**DOCUMENT SEGMENT:**
[net.ai] Use of "and"

TREITEL@SUMEX-AIM.ARPA (03/14/84)

From:  Richard Treitel <TREITEL@SUMEX-AIM.ARPA>

My father, who is a law professor, was able to come up with an instance where a
contract contained the word "and" in a certain place, and the court interpreted
that "and" to mean what we computermen would have meant by "or".   Or maybe it
was the other way around;  I forget the details.
                                                        - Richard

J.R.Cowie%rco@ucl-cs.arpa (04/05/84)

There is another way of looking at the statement -
 all customers in Indiana and Ohio
which seems simpler to me than producing the new phrase -
 all customers in Indiana  AND all customers in Ohio
instead of doing this why not treat Indiana and Ohio as a new single
conceptual entity giving -
 all customers in (Indiana and Ohio).

This seems simpler to me. It would mean the database would have to
allow aggregations of this type, but I don't see that as being
particularly problematic.

Have I missed some subtle point here?

Jim Cowie.

**REQUIREMENT 1:** Locate every line in the listing that contains the word "green", treating uppercase and lowercase as different.

**MATERIALS PROVIDED:**
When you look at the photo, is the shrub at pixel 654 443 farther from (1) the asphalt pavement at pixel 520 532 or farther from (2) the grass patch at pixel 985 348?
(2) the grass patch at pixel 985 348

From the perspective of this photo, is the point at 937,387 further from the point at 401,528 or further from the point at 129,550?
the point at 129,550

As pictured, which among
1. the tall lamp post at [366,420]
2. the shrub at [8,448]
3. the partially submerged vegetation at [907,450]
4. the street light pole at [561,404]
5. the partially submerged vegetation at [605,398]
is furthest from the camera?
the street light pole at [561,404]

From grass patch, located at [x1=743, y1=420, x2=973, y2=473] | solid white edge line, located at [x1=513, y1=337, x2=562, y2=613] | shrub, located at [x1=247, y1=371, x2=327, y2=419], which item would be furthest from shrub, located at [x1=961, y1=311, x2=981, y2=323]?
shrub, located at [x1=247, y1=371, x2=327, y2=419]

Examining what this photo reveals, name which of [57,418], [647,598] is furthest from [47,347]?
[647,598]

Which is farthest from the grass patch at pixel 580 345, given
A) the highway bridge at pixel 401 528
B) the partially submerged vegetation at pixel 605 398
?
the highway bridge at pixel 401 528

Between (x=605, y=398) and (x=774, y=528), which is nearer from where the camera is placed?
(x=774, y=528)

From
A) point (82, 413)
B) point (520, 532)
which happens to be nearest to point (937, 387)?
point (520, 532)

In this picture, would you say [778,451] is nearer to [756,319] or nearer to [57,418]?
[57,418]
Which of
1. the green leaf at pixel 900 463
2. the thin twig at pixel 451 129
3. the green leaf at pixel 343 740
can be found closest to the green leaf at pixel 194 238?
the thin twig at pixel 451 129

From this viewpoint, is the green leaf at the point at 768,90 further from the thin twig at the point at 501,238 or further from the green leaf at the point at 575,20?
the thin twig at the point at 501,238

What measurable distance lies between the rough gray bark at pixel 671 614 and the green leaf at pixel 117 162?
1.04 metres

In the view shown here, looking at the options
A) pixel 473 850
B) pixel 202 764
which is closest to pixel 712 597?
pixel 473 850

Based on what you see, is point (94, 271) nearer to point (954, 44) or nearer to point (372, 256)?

**REQUIREMENT 2:** List each indented example phrase beginning "all customers in" that appears in the net.ai posts on the use of "and".

**CORRECT OUTPUT 1:**
1. the green leaf at pixel 900 463
3. the green leaf at pixel 343 740
can be found closest to the green leaf at pixel 194 238?
From this viewpoint, is the green leaf at the point at 768,90 further from the thin twig at the point at 501,238 or further from the green leaf at the point at 575,20?
What measurable distance lies between the rough gray bark at pixel 671 614 and the green leaf at pixel 117 162?

**CORRECT OUTPUT 2:**
- all customers in Indiana and Ohio
- all customers in Indiana AND all customers in Ohio
- all customers in (Indiana and Ohio)